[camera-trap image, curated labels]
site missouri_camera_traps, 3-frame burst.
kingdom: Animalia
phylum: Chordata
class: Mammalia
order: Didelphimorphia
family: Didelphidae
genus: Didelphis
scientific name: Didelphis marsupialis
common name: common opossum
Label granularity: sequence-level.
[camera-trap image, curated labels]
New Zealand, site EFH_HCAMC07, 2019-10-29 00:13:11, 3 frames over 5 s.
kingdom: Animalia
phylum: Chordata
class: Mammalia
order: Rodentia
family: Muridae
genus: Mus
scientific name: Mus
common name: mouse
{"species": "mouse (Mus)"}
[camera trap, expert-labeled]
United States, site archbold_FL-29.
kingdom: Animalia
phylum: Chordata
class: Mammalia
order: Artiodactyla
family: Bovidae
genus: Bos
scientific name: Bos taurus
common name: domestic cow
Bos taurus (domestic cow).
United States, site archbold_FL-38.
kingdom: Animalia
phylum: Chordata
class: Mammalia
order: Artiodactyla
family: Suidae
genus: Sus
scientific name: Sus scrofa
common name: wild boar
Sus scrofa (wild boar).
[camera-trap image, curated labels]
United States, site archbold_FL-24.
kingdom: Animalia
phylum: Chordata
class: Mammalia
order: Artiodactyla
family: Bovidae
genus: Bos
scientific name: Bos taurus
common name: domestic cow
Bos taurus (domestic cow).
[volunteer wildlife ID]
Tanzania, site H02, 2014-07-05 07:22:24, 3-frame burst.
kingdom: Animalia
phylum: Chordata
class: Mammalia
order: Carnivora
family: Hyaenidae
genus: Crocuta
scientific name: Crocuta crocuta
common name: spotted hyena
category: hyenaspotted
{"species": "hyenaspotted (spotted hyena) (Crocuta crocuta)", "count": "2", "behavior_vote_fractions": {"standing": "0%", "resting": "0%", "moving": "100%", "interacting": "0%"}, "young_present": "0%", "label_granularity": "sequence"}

════════════════════

WORK REQUIRED:
Word for word, retype the lines from the one containing "Tanzania, site H02, 2014-07-05" through the final line of the data, including both ends and nothing more.

ANSWER BELOW:
Tanzania, site H02, 2014-07-05 07:22:24, 3-frame burst.
kingdom: Animalia
phylum: Chordata
class: Mammalia
order: Carnivora
family: Hyaenidae
genus: Crocuta
scientific name: Crocuta crocuta
common name: spotted hyena
category: hyenaspotted
{"species": "hyenaspotted (spotted hyena) (Crocuta crocuta)", "count": "2", "behavior_vote_fractions": {"standing": "0%", "resting": "0%", "moving": "100%", "interacting": "0%"}, "young_present": "0%", "label_granularity": "sequence"}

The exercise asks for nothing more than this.